The evangelist keeps putting that “But” into the text, keeps saying “you think this is the normal way life should be lived, but really something else is going on.” It has been popular for a long time to want to make the Bible speak to the modern world, to be relevant to our needs and dilemmas, to open up a dialogue with modern industrial technological wired society. But, the Bible doesn’t want to speak to the modern world; it wants to change the world, to create a new world that you cannot be part of unless you submit yourself to these antiquated texts. So, it uses archaic language, but I want to insist on using that old language because it tells us in no uncertain words what a difference it creates.
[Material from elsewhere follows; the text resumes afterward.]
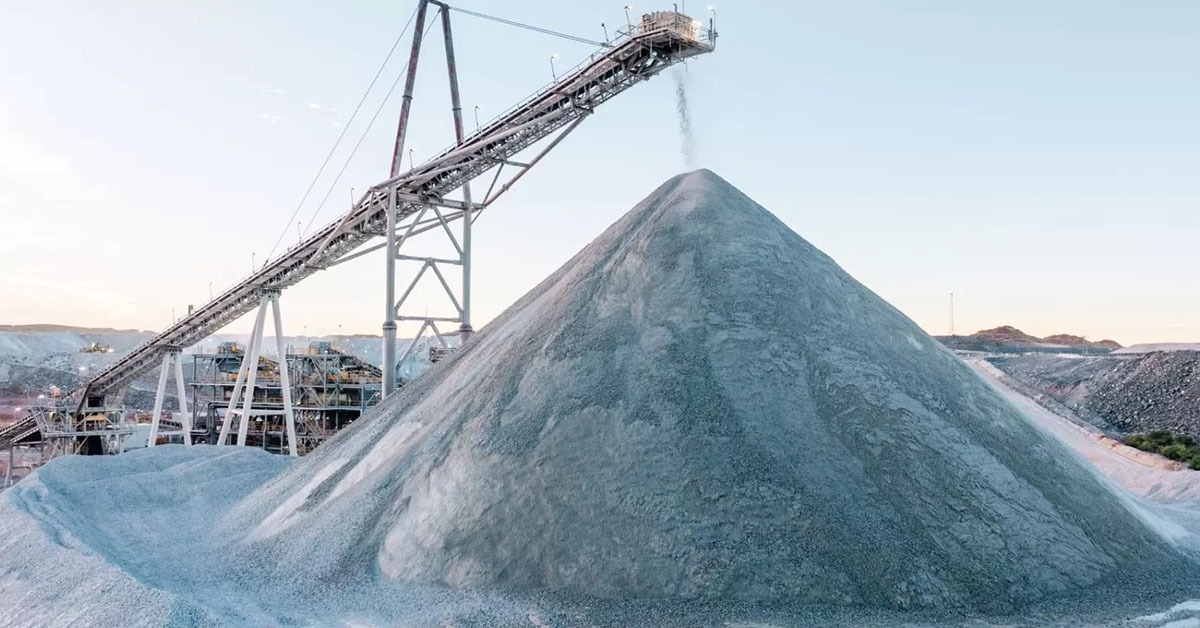 Minerais críticos podem adicionar mais de R$ 40 bilhões ao PIB de Minas
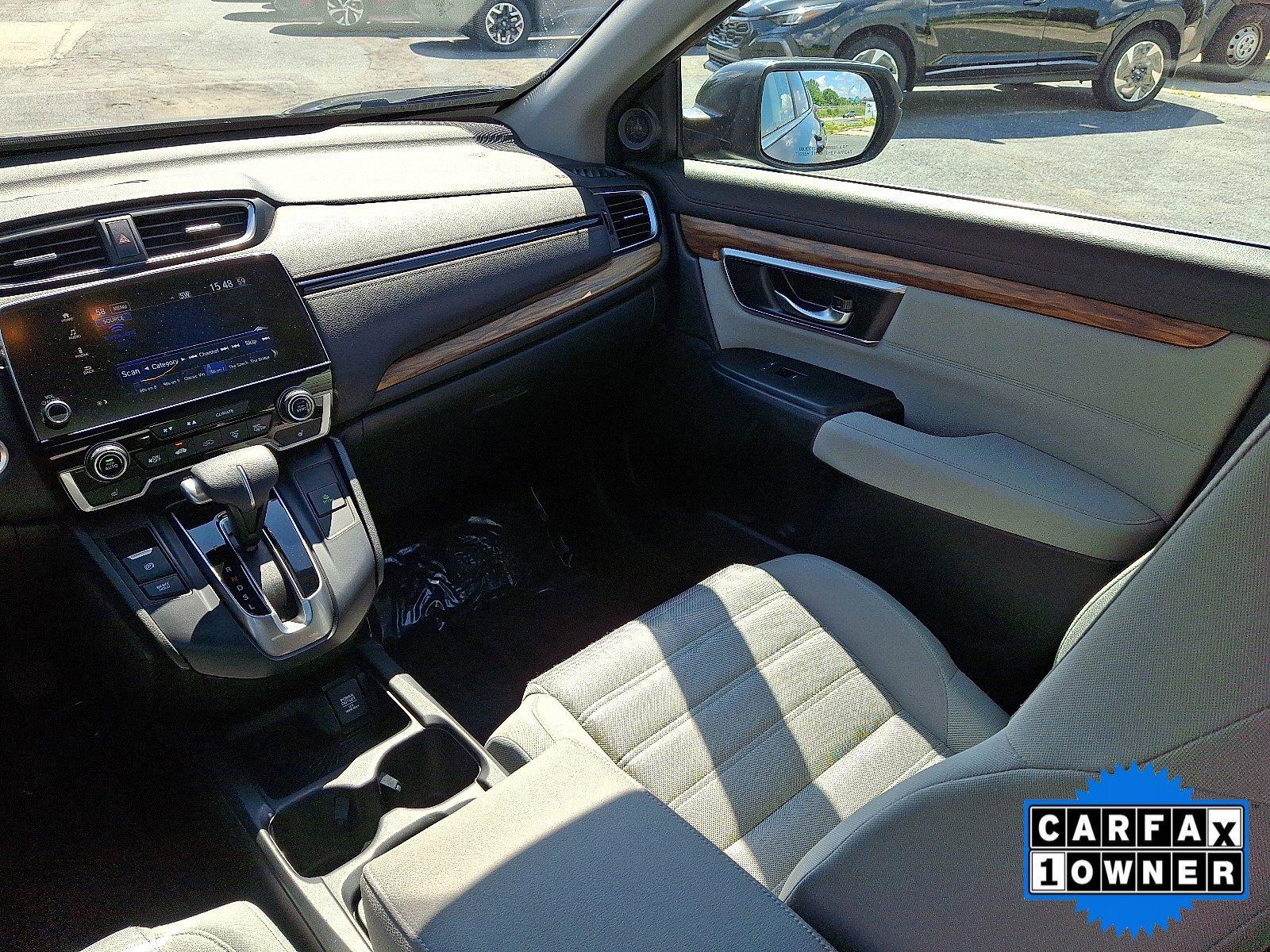 2018 Honda CR-V Vehicle Photo in Harrisburg, PA 17111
If you have come today for a rational explanation of Easter, then in the back of your mind you are probably asking the question, “But, will I agree?” The Bible is not concerned about whether you agree or approve or think it’s civilized, but asks a blatantly political question, “But, will you join up?” You can’t stand back from the Biblical text and gain an objective view; you have to step into the text and be one of its subjects, get caught up in that messy stuff, become part of the movement, and then you will experience the difference.

Sometimes it comes down to a word like this. Harvey Cox, long time professor of theology at Harvard Divinity School, points out that Jesus is described in the Biblical texts not just as “dead,” but as “crucified.” To bring a dead person back to life is a way to defeat mortality, and there are many doctors who work with all of their being to do just that. But to restore a crucified man to life means to strike a decisive blow at the system that caused his death.

The Resurrection is not some nice fairy tale ending, no beautiful phoenix rising out of the ashes as some Christians now want to institute to replace the violence of the cross. Every mention of the Resurrection of Jesus who was crucified is to strike a blow against all death systems at work in our world, and there are not a few.

Have you forgotten that you are spiritually a Semite, that you and I like Jesus are Jews in the marrow of our bones? This is Passover as it was then. When you participate in a Seder meal the tone of Passover is politically subversive of any regime that imposes slavery and death upon God’s people. Passover draws you into the slavery of Israel in Egypt and what is passing over except the Angel of Death that brings liberation to a people enslaved? We just don’t say Jesus is dead, we proclaim him, unashamedly and unapologetically, as the Crucified One, to serve as a subversive memory that is the basis for hope in the worst of possible human circumstances.

During the gloomy heyday of the Soviet Union a young Russian officer passed through a small village which had gathered to celebrate Easter. Dead certain of his faith, the young officer intruded into the service and scolded the peasants that such gatherings were simply not allowed. He went on to praise communism, the new Saviour of the proletariat, and to ridicule the nonsense and irrationality of Christianity, and especially the absurd idea that Christ was resurrected from the dead.

When he had finished, that awkward silence of a subdued people followed. The young officer felt his chest swell with pride that he had truly educated these poor misguided peasants. But, from the back of the crowd came a voice declaring, not by rote, the words from the Russian Easter liturgy, “Christ is Risen!” The crowd exploded, as if by reflex, “He is Risen Indeed!” They had finished the Gospel.

Those peasants were hopelessly antiquated in their faith, shouting in a language no longer meaningful for a modern world. Voices are chiming in from every part of society, declaring like that young Marxist that our Christian faith and odd words are nonsense and useless. Even in the church, there are people who insist that by speaking such an ancient tongue we are killing the Gospel.

They are right. It is nonsense. He is not here. He is risen!